Construction is a trillion-dollar industry, from which automation remains almost completely absent. Robots could transform the way we build, as well as enable construction in settings where human presence is dangerous or problematic, as in disaster areas or extraterrestrial environments.
Our typical approach to construction, as well as to robotics, is heavily centralized, hierarchical, and preplanned. In contrast, animals that build in nature do so with a decentralized, reactive approach, creating large-scale and complex structures through the independent actions of dozens to millions of builders, all responding to the situations they encounter. Such an approach can have advantages such as massive parallelism, robustness to loss of agents and other unpredictable events, and scalability. At the same time, it poses considerable problems of coordination and other challenges. How can we ensure that an unknown number of builders, each independently controlled and limited to local information, reliably produce a particular collective result, without creating nonlocal conflicts?

Information supplied >>
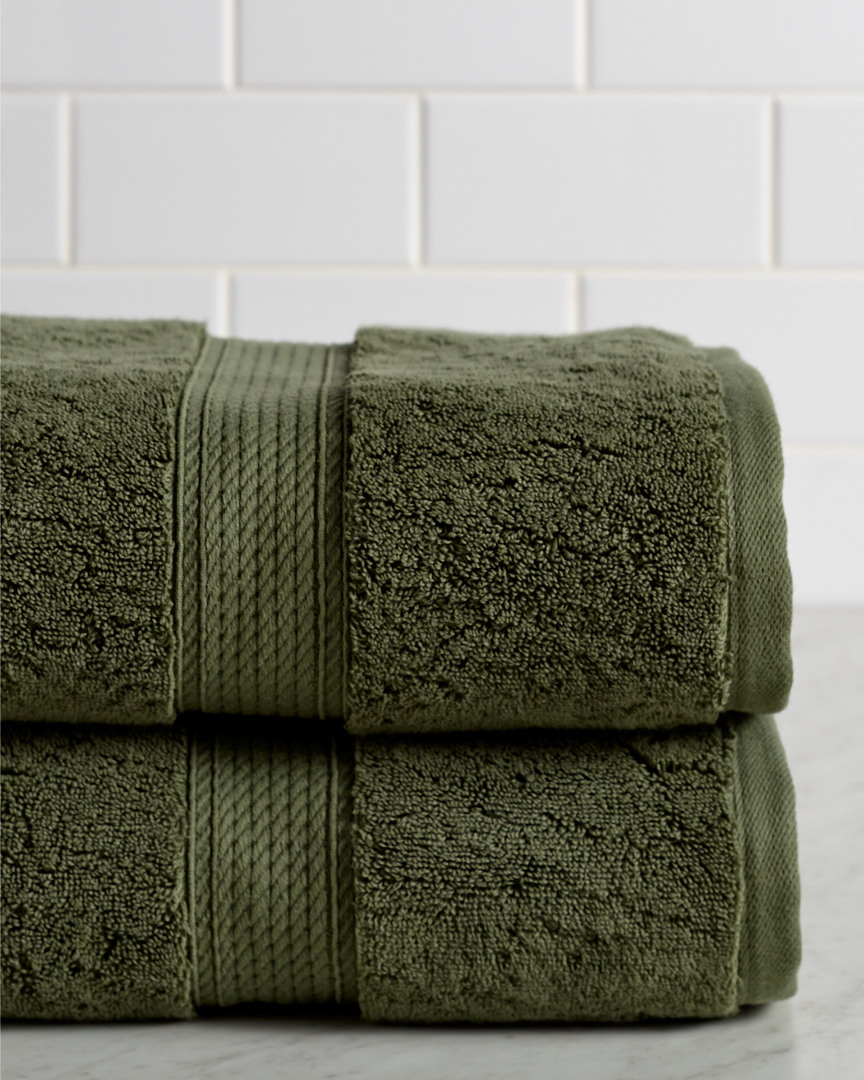SUPERIOR SUPERIOR HIGHLY ABSORBENT 2PC ULTRA PLUSH BATH EGYPTIAN COTTON TOWEL SET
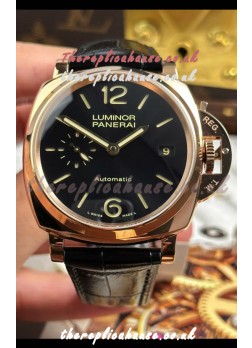 Panerai Luminor Due PAM908 38MM Rose Gold Super Clone Watch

To do >>
A – In the passage on robotic construction, which three words describe the typical approach to construction and robotics?
B – List the advantages that the passage on robotic construction names for the decentralized, reactive approach of animals that build.
Rely only on the passage on robotic construction.

Solutions for each task >>
A – Centralized, hierarchical, and preplanned.

B –
- Massive parallelism
- Robustness to loss of agents and other unpredictable events
- Scalability